**WRITTEN INSTRUCTION**. Which lines in the rows below contain the string "lens"? Copy out every such line, with case counting in the match.

**INFORMATION SHOWN**.
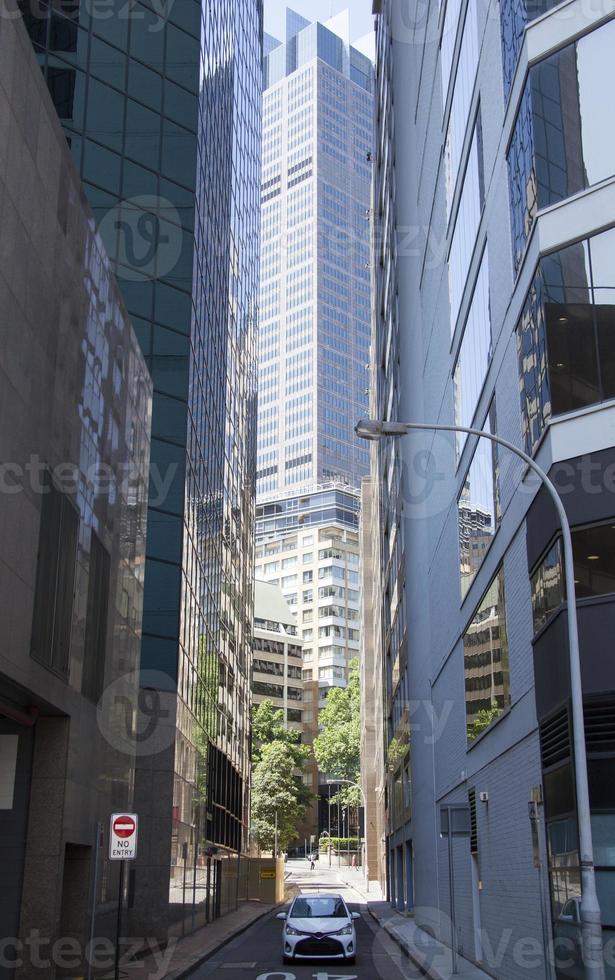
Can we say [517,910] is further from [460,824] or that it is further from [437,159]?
[437,159]

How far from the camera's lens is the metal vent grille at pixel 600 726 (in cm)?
1432

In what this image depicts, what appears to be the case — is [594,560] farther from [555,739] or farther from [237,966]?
[237,966]

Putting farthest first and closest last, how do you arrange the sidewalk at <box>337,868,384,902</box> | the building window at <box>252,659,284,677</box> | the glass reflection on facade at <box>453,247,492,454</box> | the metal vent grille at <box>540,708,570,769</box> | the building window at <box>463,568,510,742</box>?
the building window at <box>252,659,284,677</box> → the sidewalk at <box>337,868,384,902</box> → the glass reflection on facade at <box>453,247,492,454</box> → the building window at <box>463,568,510,742</box> → the metal vent grille at <box>540,708,570,769</box>

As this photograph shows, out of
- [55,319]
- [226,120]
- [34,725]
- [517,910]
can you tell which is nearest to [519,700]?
[517,910]

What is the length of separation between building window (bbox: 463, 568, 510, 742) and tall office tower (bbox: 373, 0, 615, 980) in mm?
80

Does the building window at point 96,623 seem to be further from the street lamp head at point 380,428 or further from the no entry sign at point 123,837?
the street lamp head at point 380,428

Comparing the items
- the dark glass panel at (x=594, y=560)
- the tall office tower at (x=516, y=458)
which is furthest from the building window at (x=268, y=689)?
the dark glass panel at (x=594, y=560)

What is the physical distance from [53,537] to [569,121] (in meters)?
10.1

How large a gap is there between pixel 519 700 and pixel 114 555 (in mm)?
8385

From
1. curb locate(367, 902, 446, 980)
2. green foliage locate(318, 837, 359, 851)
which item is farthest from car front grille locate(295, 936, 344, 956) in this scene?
green foliage locate(318, 837, 359, 851)

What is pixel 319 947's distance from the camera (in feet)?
81.4

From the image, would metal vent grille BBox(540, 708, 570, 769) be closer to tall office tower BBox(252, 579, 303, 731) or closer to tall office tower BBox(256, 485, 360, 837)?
tall office tower BBox(252, 579, 303, 731)

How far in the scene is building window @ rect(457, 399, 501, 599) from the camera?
21.8m

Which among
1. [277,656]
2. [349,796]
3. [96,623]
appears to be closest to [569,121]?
[96,623]
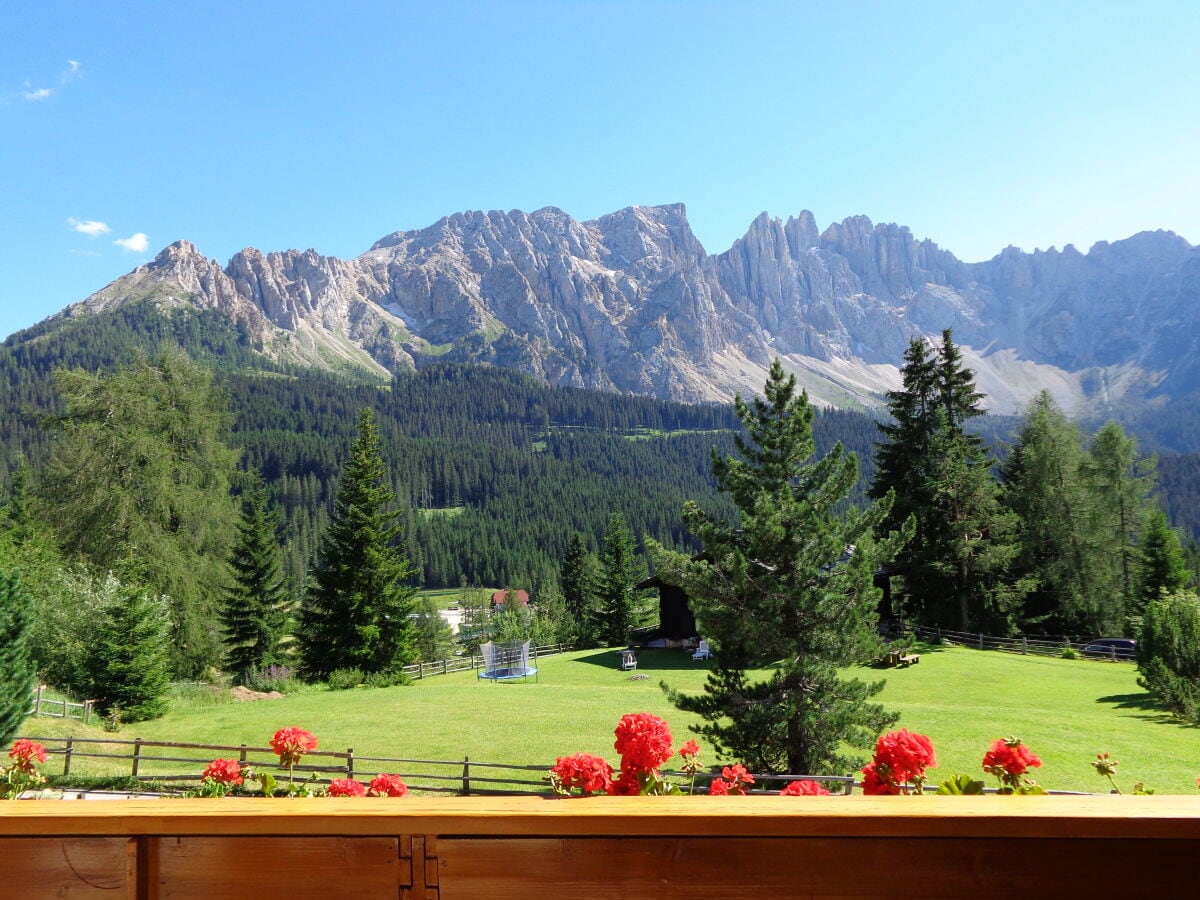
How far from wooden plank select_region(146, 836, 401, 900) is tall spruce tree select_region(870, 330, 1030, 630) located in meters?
32.2

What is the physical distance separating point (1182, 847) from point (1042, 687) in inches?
1007

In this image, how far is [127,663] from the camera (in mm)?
20750

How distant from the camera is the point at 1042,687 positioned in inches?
894

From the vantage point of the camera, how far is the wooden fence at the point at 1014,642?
102ft

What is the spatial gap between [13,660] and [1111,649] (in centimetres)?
3751

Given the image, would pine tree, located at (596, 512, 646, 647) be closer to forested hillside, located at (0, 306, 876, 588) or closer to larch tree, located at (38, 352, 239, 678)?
larch tree, located at (38, 352, 239, 678)

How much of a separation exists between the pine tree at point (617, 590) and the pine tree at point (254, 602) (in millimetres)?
19646

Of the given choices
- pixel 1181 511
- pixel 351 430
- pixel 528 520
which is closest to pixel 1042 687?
pixel 528 520

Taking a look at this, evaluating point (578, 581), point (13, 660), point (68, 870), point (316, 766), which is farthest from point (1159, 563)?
point (13, 660)

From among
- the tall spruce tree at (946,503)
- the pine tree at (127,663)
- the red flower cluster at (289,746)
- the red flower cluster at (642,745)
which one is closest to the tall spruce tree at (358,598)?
the pine tree at (127,663)

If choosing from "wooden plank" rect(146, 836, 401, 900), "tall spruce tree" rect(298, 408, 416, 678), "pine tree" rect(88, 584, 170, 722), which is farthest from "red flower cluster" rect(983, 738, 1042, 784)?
"tall spruce tree" rect(298, 408, 416, 678)

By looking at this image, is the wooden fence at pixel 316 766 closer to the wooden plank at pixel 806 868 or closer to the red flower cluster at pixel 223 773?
the red flower cluster at pixel 223 773

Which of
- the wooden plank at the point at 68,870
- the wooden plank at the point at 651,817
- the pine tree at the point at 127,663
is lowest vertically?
the pine tree at the point at 127,663

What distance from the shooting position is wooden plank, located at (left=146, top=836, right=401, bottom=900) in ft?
5.54
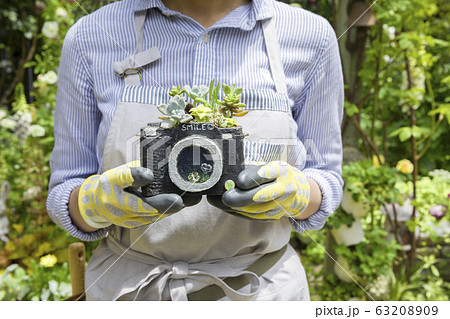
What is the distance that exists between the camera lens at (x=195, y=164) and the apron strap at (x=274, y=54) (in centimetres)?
25

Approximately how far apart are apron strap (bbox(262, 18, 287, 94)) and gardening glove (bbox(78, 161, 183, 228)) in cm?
35

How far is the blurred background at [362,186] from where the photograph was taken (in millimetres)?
2092

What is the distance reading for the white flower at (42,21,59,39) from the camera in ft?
7.66

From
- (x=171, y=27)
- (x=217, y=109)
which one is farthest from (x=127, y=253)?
(x=171, y=27)

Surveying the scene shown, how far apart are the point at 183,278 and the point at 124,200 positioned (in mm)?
230

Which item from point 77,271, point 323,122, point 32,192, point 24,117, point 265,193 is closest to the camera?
point 265,193

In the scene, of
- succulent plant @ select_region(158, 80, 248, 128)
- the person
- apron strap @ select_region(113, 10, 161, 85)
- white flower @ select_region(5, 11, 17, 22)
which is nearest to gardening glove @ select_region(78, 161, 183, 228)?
the person

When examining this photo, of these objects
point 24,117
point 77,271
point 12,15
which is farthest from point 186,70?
point 12,15

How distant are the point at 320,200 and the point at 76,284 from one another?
0.71 metres

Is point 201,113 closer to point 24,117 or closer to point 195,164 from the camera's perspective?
point 195,164

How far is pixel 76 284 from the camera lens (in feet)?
4.38

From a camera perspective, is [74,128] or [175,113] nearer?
[175,113]

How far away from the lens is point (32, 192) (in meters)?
2.50

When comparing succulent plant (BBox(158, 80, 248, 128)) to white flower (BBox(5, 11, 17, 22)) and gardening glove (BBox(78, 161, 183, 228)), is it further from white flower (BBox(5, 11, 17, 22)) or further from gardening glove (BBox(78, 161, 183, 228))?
white flower (BBox(5, 11, 17, 22))
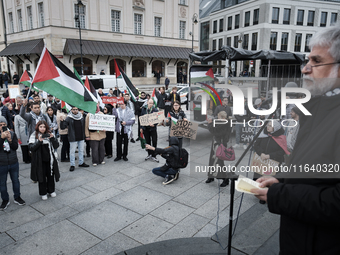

**SOLUTION FOR THIS PROBLEM**.
How far from the camera's lens is the metal vent grille at pixel 600 726 (in cm)?
What is the distance that exists between the camera lens at (x=195, y=164) and the apron strap at (x=274, y=54) (in centimetres)?
How far is pixel 76 284 from the camera lens (in feet)?
How far away from the lens is point (32, 192) (in meters)?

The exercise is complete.